Au milieu du terrain, mes yeux s'arrêtèrent sur une paire de
baskets blanches. Au-dessus, il y avait mon chef :
- Martin, rentre chez toi.
- Je jetais juste un coup d'il
- Mouais. Tu sais, j'ai eu une idée pour
toi, l'autre jour.
- Laquelle ? -
Je crois que tu devrais te mettre au
rugby, pour te soigner.
Je ne me sentais pas spécialement malade, mais
son conseil m'a paru bon. Le rugby comme thérapie pour maniaque léger : pourquoi
pas ? Je décidai de m'inscrire dans une équipe amateurs, en " corpo " comme on
dit, et me retrouvai deux semaines plus tard à l'entrée d'un petit stade en bordure
de périphérique, près de la porte d'Aubervilliers. Rien à voir avec le mien, bien
sûr.

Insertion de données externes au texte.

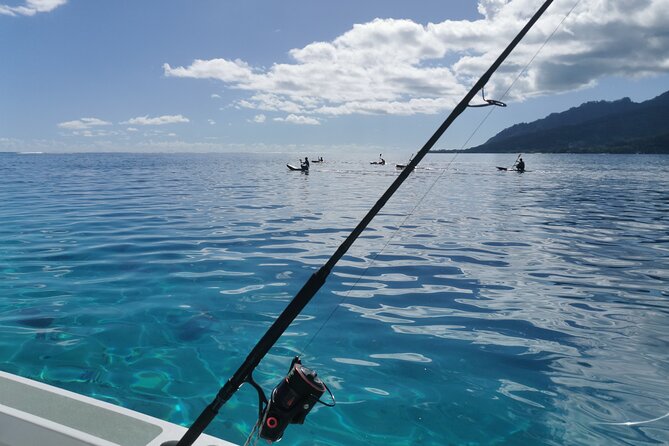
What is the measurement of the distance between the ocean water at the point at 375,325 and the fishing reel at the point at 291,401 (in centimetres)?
243

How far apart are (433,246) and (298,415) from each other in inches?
460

Pelouse de maigre qualité, drainage approximatif, et aucun des équipements
d'un grand stade : lampe à ultraviolet pour corriger les ombres portées par les
tribunes, système de chauffage souterrain évitant les morsures du gel, arrosages
automatiques finement dosés... J'hésitais à repartir immédiatement lorsqu'un grand
costaud, accoudé à l'entrée des vestiaires, me lança : "Salut, moi c'est Polo.
Je joue troisième ligne centre. Et toi ?"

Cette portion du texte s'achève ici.